━━━━━ EXTRAIT DU DOCUMENT

On y accède par un monumental escalier en pierres. Le fronton de la  porte d’entrée du Salon Racine, à l’étage de l’Hôtel de ville d’Uzès, porte l’inscription « Théâtre ».  C’est dans cette salle,  aux larges baies vitrées qui s’ouvrent sur la silhouette élégante du Château ducal dont les tuiles vernissées réfléchissent les rayons du soleil de cette fin d’après-midi, que vont se produire trois jeunes altistes au talent prometteur : Tamara Durand (17 ans), Sara Hamdoun (14 ans) et Adèle Vannieuwenhuyze (16 ans),  qu’accompagne le maître Pierre-Henri Xuereb.

Cette salle me rappelle – c’était il y a plus de trente ans – les rencontres électorales que j’y ai tenues et surtout la foule qui s’y pressait lors des réunions avec Nicole Bouyala pour la défense du lycée alors menacé de suppression.

J’y retrouve avec plaisir mes ami(e)s de Viv’Alto, association co-organisatrice de ce concert avec Dal Segno, AMDF, Pradel association et l’Office municipal de la Culture. A la direction, Pierre-Henri Xuereb, professeur d’alto au Conservatoire National Supérieur de Musique de Paris et au Conservatoire de Gennevilliers, et, depuis une dizaine d’années, au Conservatoire Royal de Musique de Liège ainsi qu’à l’École Normale de Musique de Paris ; animateur des master-class qui se tiennent à Pâques dans les Cévennes à Lasalle, suivies de la Fête de l’alto en août.

━━━━━━━━━━

- [TRAVAIL À RÉALISER]:
Recopiez intégralement, sans rien changer, le texte sur le concert au Salon Racine d'Uzès.

━━━━━ ENTRÉES PRÉSENTÉES

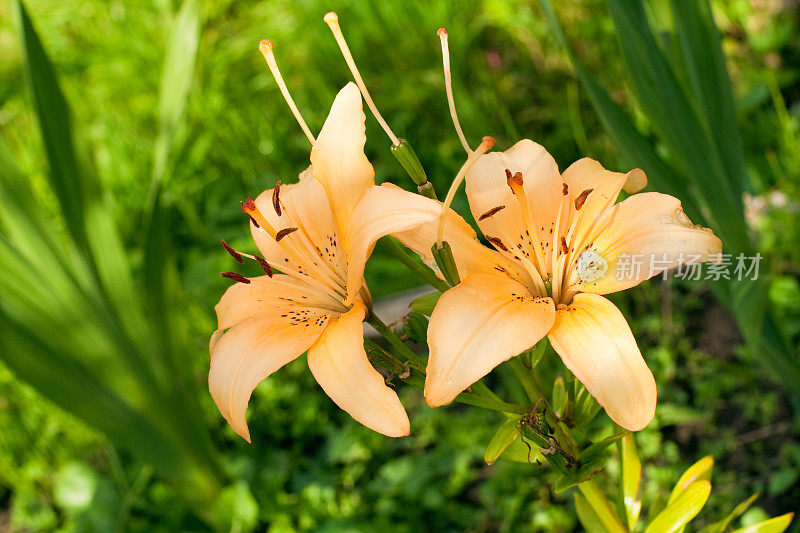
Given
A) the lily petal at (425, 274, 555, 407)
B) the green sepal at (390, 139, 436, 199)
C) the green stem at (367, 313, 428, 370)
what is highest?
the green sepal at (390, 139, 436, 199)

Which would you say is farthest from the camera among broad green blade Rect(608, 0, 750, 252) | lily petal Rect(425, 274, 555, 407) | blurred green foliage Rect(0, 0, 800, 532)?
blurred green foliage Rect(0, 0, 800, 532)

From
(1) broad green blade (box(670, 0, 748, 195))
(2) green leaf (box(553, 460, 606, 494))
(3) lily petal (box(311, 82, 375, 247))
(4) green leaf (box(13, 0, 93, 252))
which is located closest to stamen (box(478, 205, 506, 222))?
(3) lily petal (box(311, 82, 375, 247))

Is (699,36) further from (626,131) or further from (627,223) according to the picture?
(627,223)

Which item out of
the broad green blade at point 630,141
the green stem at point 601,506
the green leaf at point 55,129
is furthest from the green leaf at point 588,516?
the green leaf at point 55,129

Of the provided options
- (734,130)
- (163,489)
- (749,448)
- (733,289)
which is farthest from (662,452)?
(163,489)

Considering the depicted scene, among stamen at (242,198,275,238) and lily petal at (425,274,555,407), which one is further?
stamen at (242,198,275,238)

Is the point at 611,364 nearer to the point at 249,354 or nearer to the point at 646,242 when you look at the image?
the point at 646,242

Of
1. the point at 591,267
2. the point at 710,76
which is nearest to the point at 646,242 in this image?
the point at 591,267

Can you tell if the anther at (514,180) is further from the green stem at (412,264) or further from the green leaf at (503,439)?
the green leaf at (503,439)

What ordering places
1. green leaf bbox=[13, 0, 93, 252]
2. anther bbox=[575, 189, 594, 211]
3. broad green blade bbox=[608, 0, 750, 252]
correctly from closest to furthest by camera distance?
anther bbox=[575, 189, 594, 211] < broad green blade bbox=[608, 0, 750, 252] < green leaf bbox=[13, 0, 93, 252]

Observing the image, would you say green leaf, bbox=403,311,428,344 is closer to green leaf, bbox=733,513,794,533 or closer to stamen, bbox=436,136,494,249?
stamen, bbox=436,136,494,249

━━━━━━━━━━

- [RÉPONSE FINALE]:
On y accède par un monumental escalier en pierres. Le fronton de la  porte d’entrée du Salon Racine, à l’étage de l’Hôtel de ville d’Uzès, porte l’inscription « Théâtre ».  C’est dans cette salle,  aux larges baies vitrées qui s’ouvrent sur la silhouette élégante du Château ducal dont les tuiles vernissées réfléchissent les rayons du soleil de cette fin d’après-midi, que vont se produire trois jeunes altistes au talent prometteur : Tamara Durand (17 ans), Sara Hamdoun (14 ans) et Adèle Vannieuwenhuyze (16 ans),  qu’accompagne le maître Pierre-Henri Xuereb.

Cette salle me rappelle – c’était il y a plus de trente ans – les rencontres électorales que j’y ai tenues et surtout la foule qui s’y pressait lors des réunions avec Nicole Bouyala pour la défense du lycée alors menacé de suppression.

J’y retrouve avec plaisir mes ami(e)s de Viv’Alto, association co-organisatrice de ce concert avec Dal Segno, AMDF, Pradel association et l’Office municipal de la Culture. A la direction, Pierre-Henri Xuereb, professeur d’alto au Conservatoire National Supérieur de Musique de Paris et au Conservatoire de Gennevilliers, et, depuis une dizaine d’années, au Conservatoire Royal de Musique de Liège ainsi qu’à l’École Normale de Musique de Paris ; animateur des master-class qui se tiennent à Pâques dans les Cévennes à Lasalle, suivies de la Fête de l’alto en août.